Short problem: Rewrite these lines with "brown draft horse" swapped for "chestnut draft horse" everywhere, changing nothing else, and leave the pictures out of your answer.

Task material:
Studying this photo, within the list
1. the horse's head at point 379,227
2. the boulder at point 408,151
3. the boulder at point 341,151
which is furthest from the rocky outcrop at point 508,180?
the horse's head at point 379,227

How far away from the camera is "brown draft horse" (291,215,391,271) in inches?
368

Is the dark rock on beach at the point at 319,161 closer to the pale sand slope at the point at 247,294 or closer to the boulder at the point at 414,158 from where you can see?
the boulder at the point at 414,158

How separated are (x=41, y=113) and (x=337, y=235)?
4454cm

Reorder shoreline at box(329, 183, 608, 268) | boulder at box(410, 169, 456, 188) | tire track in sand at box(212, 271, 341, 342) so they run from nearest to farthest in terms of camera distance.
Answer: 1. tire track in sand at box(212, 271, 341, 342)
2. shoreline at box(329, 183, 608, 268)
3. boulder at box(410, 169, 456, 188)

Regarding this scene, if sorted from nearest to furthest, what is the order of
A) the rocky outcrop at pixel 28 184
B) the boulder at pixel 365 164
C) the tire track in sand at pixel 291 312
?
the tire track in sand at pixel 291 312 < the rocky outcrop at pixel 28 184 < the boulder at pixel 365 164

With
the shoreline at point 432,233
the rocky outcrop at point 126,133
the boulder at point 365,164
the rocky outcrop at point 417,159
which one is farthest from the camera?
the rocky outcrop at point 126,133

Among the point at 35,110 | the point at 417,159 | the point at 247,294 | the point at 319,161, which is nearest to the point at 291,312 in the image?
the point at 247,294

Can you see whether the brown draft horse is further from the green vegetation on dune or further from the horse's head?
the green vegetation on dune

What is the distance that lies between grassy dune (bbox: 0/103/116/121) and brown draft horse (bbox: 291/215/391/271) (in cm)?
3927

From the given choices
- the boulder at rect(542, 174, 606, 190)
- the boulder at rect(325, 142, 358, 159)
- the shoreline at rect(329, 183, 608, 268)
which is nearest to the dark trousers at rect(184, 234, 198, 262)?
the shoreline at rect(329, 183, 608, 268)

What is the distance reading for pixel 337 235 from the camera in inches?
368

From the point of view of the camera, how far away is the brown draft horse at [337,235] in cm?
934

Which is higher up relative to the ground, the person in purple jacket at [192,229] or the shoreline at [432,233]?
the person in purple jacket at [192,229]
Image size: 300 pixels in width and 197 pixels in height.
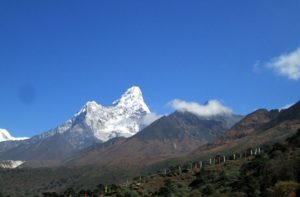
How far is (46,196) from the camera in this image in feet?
516

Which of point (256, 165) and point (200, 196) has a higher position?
point (256, 165)

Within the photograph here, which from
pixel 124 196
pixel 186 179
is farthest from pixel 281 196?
pixel 186 179

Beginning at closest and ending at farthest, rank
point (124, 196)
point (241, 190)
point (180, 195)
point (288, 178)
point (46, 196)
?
point (288, 178) < point (241, 190) < point (180, 195) < point (124, 196) < point (46, 196)

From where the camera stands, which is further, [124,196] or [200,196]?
[124,196]

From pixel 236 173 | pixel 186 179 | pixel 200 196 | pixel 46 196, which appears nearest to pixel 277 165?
pixel 200 196

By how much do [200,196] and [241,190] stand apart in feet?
34.1

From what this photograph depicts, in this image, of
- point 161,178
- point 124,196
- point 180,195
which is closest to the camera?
point 180,195

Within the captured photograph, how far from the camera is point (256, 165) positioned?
336 ft

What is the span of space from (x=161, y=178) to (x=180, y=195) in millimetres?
38901

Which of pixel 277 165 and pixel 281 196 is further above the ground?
pixel 277 165

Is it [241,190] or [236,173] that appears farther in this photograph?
[236,173]

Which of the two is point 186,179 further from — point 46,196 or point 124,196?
point 46,196

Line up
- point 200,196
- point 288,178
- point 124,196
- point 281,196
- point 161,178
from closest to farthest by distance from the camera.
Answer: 1. point 281,196
2. point 288,178
3. point 200,196
4. point 124,196
5. point 161,178

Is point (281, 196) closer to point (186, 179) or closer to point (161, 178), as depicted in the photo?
point (186, 179)
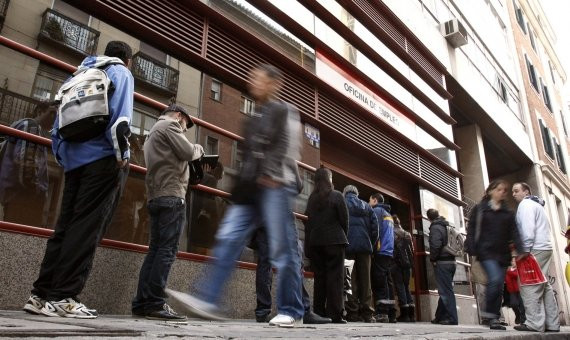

Final answer:
Studying this photo, within the list
1. the horse's head at point 379,227
2. the boulder at point 408,151
3. the boulder at point 341,151
which is furthest from the rocky outcrop at point 508,180?
the horse's head at point 379,227

How far away from the camera is "chestnut draft horse" (291,215,391,271) in inches?
368

Is the dark rock on beach at the point at 319,161 closer to the pale sand slope at the point at 247,294 or closer to the boulder at the point at 414,158 from where you can see?
the boulder at the point at 414,158

How separated are (x=41, y=113) and (x=337, y=235)?
4454cm

Reorder shoreline at box(329, 183, 608, 268) | boulder at box(410, 169, 456, 188) | tire track in sand at box(212, 271, 341, 342) so they run from nearest to farthest in terms of camera distance.
Answer: 1. tire track in sand at box(212, 271, 341, 342)
2. shoreline at box(329, 183, 608, 268)
3. boulder at box(410, 169, 456, 188)

Regarding this scene, if sorted from nearest to furthest, what is the order of
A) the rocky outcrop at pixel 28 184
B) the boulder at pixel 365 164
C) the tire track in sand at pixel 291 312
?
the tire track in sand at pixel 291 312 < the rocky outcrop at pixel 28 184 < the boulder at pixel 365 164

With
the shoreline at point 432,233
the rocky outcrop at point 126,133
the boulder at point 365,164
the rocky outcrop at point 417,159
which one is farthest from the camera?
the rocky outcrop at point 126,133

Among the point at 35,110 | the point at 417,159 | the point at 247,294 | the point at 319,161, which is nearest to the point at 291,312 in the image?
the point at 247,294

Can you see whether the chestnut draft horse is further from the green vegetation on dune or further from the horse's head?
the green vegetation on dune

What is the distance that lies between grassy dune (bbox: 0/103/116/121) and chestnut draft horse (bbox: 291/215/391/271) (in cm)?
3927

From the given choices
- the boulder at rect(542, 174, 606, 190)
- the boulder at rect(325, 142, 358, 159)
- the shoreline at rect(329, 183, 608, 268)
which is nearest to the dark trousers at rect(184, 234, 198, 262)?
the shoreline at rect(329, 183, 608, 268)

What is the distance reading for pixel 337 235 from the camera in inches?
368

From the point of view of the camera, how far away is the chestnut draft horse at [337,235] in cm?
934

Which is higher up relative to the ground, the person in purple jacket at [192,229] or the shoreline at [432,233]?
the person in purple jacket at [192,229]
Image size: 300 pixels in width and 197 pixels in height.
How far is (46,196) from the camera in this image in feet?
516

Which of point (256, 165) and point (200, 196) has a higher position?
point (256, 165)

Within the photograph here, which from
pixel 124 196
pixel 186 179
is farthest from pixel 281 196?
pixel 186 179

Beginning at closest and ending at farthest, rank
point (124, 196)
point (241, 190)
point (180, 195)
point (288, 178)
point (46, 196)
?
point (288, 178) < point (241, 190) < point (180, 195) < point (124, 196) < point (46, 196)

From where the camera stands, which is further, [124,196] or [200,196]?
[124,196]

From pixel 236 173 | pixel 186 179 | pixel 200 196 | pixel 46 196, which appears nearest to pixel 277 165?
pixel 200 196

By how much do [200,196] and [241,190] stand apart in feet?
34.1

From what this photograph depicts, in this image, of
- point 161,178
- point 124,196
- point 180,195
which is closest to the camera?
point 180,195

Within the captured photograph, how far from the camera is point (256, 165) positioned?
336 ft

What is the span of space from (x=161, y=178) to (x=180, y=195) in millimetres?
38901

Which of pixel 277 165 and pixel 281 196 is further above the ground?
pixel 277 165

Is it [241,190] or [236,173] that appears farther in this photograph?
[236,173]

Which of the two is point 186,179 further from — point 46,196 or point 124,196?
point 46,196

Line up
- point 200,196
- point 288,178
- point 124,196
- point 281,196
- point 161,178
from closest to farthest by distance from the camera.
Answer: 1. point 281,196
2. point 288,178
3. point 200,196
4. point 124,196
5. point 161,178

Is point (281, 196) closer to point (186, 179) or closer to point (161, 178), as depicted in the photo?
point (186, 179)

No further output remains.